____ SUPPLIED RECORDS

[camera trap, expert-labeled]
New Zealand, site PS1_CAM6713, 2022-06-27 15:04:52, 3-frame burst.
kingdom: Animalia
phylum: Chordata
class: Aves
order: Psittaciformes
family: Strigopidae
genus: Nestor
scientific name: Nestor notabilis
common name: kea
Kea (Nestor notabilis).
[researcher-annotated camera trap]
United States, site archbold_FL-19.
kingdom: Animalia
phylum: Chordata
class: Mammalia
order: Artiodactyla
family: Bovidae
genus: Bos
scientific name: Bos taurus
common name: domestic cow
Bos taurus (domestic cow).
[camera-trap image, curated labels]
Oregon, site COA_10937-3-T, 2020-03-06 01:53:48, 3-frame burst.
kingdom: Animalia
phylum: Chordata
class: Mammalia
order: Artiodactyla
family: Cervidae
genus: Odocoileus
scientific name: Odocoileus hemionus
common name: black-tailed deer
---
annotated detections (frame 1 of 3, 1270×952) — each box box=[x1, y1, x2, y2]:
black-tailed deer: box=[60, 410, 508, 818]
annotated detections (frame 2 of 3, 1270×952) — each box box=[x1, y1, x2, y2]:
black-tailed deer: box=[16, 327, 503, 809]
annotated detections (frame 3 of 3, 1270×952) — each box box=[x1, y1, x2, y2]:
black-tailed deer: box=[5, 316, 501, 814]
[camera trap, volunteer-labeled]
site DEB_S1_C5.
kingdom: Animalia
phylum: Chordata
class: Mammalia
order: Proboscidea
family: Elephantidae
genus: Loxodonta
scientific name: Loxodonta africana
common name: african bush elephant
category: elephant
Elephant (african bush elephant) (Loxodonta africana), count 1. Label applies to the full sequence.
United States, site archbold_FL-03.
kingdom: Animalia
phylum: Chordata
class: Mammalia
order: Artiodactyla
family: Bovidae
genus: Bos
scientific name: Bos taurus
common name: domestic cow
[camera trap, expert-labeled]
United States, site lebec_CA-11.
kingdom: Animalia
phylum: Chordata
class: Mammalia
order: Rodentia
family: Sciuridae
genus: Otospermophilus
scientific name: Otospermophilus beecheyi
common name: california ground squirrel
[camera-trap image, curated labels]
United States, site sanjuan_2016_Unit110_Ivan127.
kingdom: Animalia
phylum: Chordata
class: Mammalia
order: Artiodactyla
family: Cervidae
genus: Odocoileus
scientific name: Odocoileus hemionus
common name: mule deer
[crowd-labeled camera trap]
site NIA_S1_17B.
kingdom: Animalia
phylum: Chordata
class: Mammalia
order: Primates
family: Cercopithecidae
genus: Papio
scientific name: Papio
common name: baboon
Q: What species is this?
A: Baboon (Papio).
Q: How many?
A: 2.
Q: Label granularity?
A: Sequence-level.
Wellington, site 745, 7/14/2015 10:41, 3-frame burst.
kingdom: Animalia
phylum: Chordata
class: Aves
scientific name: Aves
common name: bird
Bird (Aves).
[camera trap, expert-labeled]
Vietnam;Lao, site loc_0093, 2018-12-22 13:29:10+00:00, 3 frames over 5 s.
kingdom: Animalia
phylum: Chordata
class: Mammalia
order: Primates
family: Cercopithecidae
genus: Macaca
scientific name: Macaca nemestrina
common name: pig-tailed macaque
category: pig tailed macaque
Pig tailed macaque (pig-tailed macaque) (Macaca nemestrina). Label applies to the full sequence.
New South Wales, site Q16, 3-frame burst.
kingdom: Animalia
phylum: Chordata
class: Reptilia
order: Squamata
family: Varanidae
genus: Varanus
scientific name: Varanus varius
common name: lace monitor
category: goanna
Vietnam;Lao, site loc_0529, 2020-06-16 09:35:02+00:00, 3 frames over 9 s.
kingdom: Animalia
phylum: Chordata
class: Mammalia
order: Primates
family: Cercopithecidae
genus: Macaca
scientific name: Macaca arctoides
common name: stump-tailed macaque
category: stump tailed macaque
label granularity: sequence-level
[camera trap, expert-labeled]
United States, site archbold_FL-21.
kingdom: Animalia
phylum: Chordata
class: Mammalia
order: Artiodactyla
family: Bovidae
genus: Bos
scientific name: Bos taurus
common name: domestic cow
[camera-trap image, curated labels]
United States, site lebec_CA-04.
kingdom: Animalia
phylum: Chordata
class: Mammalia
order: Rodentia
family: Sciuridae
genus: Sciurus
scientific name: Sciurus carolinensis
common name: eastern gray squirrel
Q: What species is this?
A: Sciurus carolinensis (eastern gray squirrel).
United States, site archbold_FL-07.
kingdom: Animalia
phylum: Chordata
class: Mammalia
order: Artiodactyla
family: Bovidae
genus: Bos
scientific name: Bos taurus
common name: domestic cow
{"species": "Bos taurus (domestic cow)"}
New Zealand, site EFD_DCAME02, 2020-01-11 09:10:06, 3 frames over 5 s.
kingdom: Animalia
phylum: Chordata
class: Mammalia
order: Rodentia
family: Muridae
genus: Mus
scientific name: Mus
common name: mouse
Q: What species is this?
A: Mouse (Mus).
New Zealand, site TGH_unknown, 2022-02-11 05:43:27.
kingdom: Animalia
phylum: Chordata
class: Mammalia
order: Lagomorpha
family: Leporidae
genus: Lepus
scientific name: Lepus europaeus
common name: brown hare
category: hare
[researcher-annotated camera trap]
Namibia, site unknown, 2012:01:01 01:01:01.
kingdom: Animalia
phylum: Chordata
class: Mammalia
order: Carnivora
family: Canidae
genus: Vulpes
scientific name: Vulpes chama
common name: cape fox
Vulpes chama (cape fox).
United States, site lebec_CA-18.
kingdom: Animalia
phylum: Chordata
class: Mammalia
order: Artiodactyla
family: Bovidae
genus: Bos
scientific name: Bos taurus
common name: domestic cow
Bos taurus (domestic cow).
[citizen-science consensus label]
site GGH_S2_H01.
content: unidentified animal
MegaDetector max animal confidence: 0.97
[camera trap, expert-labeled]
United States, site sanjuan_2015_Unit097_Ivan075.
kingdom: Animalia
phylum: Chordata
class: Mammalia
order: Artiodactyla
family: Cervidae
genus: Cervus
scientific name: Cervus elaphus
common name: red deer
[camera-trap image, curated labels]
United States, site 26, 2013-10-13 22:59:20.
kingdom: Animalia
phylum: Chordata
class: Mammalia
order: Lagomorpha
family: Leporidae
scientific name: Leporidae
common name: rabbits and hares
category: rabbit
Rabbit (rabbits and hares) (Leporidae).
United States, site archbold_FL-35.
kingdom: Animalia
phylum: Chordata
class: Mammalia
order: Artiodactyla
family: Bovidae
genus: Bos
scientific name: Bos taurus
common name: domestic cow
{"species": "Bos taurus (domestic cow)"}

________

== WHAT IS EXPECTED ==
Each line of the data above needs to be returned exactly.

== THE ANSWER ==
[camera trap, expert-labeled]
New Zealand, site PS1_CAM6713, 2022-06-27 15:04:52, 3-frame burst.
kingdom: Animalia
phylum: Chordata
class: Aves
order: Psittaciformes
family: Strigopidae
genus: Nestor
scientific name: Nestor notabilis
common name: kea
Kea (Nestor notabilis).
[researcher-annotated camera trap]
United States, site archbold_FL-19.
kingdom: Animalia
phylum: Chordata
class: Mammalia
order: Artiodactyla
family: Bovidae
genus: Bos
scientific name: Bos taurus
common name: domestic cow
Bos taurus (domestic cow).
[camera-trap image, curated labels]
Oregon, site COA_10937-3-T, 2020-03-06 01:53:48, 3-frame burst.
kingdom: Animalia
phylum: Chordata
class: Mammalia
order: Artiodactyla
family: Cervidae
genus: Odocoileus
scientific name: Odocoileus hemionus
common name: black-tailed deer
---
annotated detections (frame 1 of 3, 1270×952) — each box box=[x1, y1, x2, y2]:
black-tailed deer: box=[60, 410, 508, 818]
annotated detections (frame 2 of 3, 1270×952) — each box box=[x1, y1, x2, y2]:
black-tailed deer: box=[16, 327, 503, 809]
annotated detections (frame 3 of 3, 1270×952) — each box box=[x1, y1, x2, y2]:
black-tailed deer: box=[5, 316, 501, 814]
[camera trap, volunteer-labeled]
site DEB_S1_C5.
kingdom: Animalia
phylum: Chordata
class: Mammalia
order: Proboscidea
family: Elephantidae
genus: Loxodonta
scientific name: Loxodonta africana
common name: african bush elephant
category: elephant
Elephant (african bush elephant) (Loxodonta africana), count 1. Label applies to the full sequence.
United States, site archbold_FL-03.
kingdom: Animalia
phylum: Chordata
class: Mammalia
order: Artiodactyla
family: Bovidae
genus: Bos
scientific name: Bos taurus
common name: domestic cow
[camera trap, expert-labeled]
United States, site lebec_CA-11.
kingdom: Animalia
phylum: Chordata
class: Mammalia
order: Rodentia
family: Sciuridae
genus: Otospermophilus
scientific name: Otospermophilus beecheyi
common name: california ground squirrel
[camera-trap image, curated labels]
United States, site sanjuan_2016_Unit110_Ivan127.
kingdom: Animalia
phylum: Chordata
class: Mammalia
order: Artiodactyla
family: Cervidae
genus: Odocoileus
scientific name: Odocoileus hemionus
common name: mule deer
[crowd-labeled camera trap]
site NIA_S1_17B.
kingdom: Animalia
phylum: Chordata
class: Mammalia
order: Primates
family: Cercopithecidae
genus: Papio
scientific name: Papio
common name: baboon
Q: What species is this?
A: Baboon (Papio).
Q: How many?
A: 2.
Q: Label granularity?
A: Sequence-level.
Wellington, site 745, 7/14/2015 10:41, 3-frame burst.
kingdom: Animalia
phylum: Chordata
class: Aves
scientific name: Aves
common name: bird
Bird (Aves).
[camera trap, expert-labeled]
Vietnam;Lao, site loc_0093, 2018-12-22 13:29:10+00:00, 3 frames over 5 s.
kingdom: Animalia
phylum: Chordata
class: Mammalia
order: Primates
family: Cercopithecidae
genus: Macaca
scientific name: Macaca nemestrina
common name: pig-tailed macaque
category: pig tailed macaque
Pig tailed macaque (pig-tailed macaque) (Macaca nemestrina). Label applies to the full sequence.
New South Wales, site Q16, 3-frame burst.
kingdom: Animalia
phylum: Chordata
class: Reptilia
order: Squamata
family: Varanidae
genus: Varanus
scientific name: Varanus varius
common name: lace monitor
category: goanna
Vietnam;Lao, site loc_0529, 2020-06-16 09:35:02+00:00, 3 frames over 9 s.
kingdom: Animalia
phylum: Chordata
class: Mammalia
order: Primates
family: Cercopithecidae
genus: Macaca
scientific name: Macaca arctoides
common name: stump-tailed macaque
category: stump tailed macaque
label granularity: sequence-level
[camera trap, expert-labeled]
United States, site archbold_FL-21.
kingdom: Animalia
phylum: Chordata
class: Mammalia
order: Artiodactyla
family: Bovidae
genus: Bos
scientific name: Bos taurus
common name: domestic cow
[camera-trap image, curated labels]
United States, site lebec_CA-04.
kingdom: Animalia
phylum: Chordata
class: Mammalia
order: Rodentia
family: Sciuridae
genus: Sciurus
scientific name: Sciurus carolinensis
common name: eastern gray squirrel
Q: What species is this?
A: Sciurus carolinensis (eastern gray squirrel).
United States, site archbold_FL-07.
kingdom: Animalia
phylum: Chordata
class: Mammalia
order: Artiodactyla
family: Bovidae
genus: Bos
scientific name: Bos taurus
common name: domestic cow
{"species": "Bos taurus (domestic cow)"}
New Zealand, site EFD_DCAME02, 2020-01-11 09:10:06, 3 frames over 5 s.
kingdom: Animalia
phylum: Chordata
class: Mammalia
order: Rodentia
family: Muridae
genus: Mus
scientific name: Mus
common name: mouse
Q: What species is this?
A: Mouse (Mus).
New Zealand, site TGH_unknown, 2022-02-11 05:43:27.
kingdom: Animalia
phylum: Chordata
class: Mammalia
order: Lagomorpha
family: Leporidae
genus: Lepus
scientific name: Lepus europaeus
common name: brown hare
category: hare
[researcher-annotated camera trap]
Namibia, site unknown, 2012:01:01 01:01:01.
kingdom: Animalia
phylum: Chordata
class: Mammalia
order: Carnivora
family: Canidae
genus: Vulpes
scientific name: Vulpes chama
common name: cape fox
Vulpes chama (cape fox).
United States, site lebec_CA-18.
kingdom: Animalia
phylum: Chordata
class: Mammalia
order: Artiodactyla
family: Bovidae
genus: Bos
scientific name: Bos taurus
common name: domestic cow
Bos taurus (domestic cow).
[citizen-science consensus label]
site GGH_S2_H01.
content: unidentified animal
MegaDetector max animal confidence: 0.97
[camera trap, expert-labeled]
United States, site sanjuan_2015_Unit097_Ivan075.
kingdom: Animalia
phylum: Chordata
class: Mammalia
order: Artiodactyla
family: Cervidae
genus: Cervus
scientific name: Cervus elaphus
common name: red deer
[camera-trap image, curated labels]
United States, site 26, 2013-10-13 22:59:20.
kingdom: Animalia
phylum: Chordata
class: Mammalia
order: Lagomorpha
family: Leporidae
scientific name: Leporidae
common name: rabbits and hares
category: rabbit
Rabbit (rabbits and hares) (Leporidae).
United States, site archbold_FL-35.
kingdom: Animalia
phylum: Chordata
class: Mammalia
order: Artiodactyla
family: Bovidae
genus: Bos
scientific name: Bos taurus
common name: domestic cow
{"species": "Bos taurus (domestic cow)"}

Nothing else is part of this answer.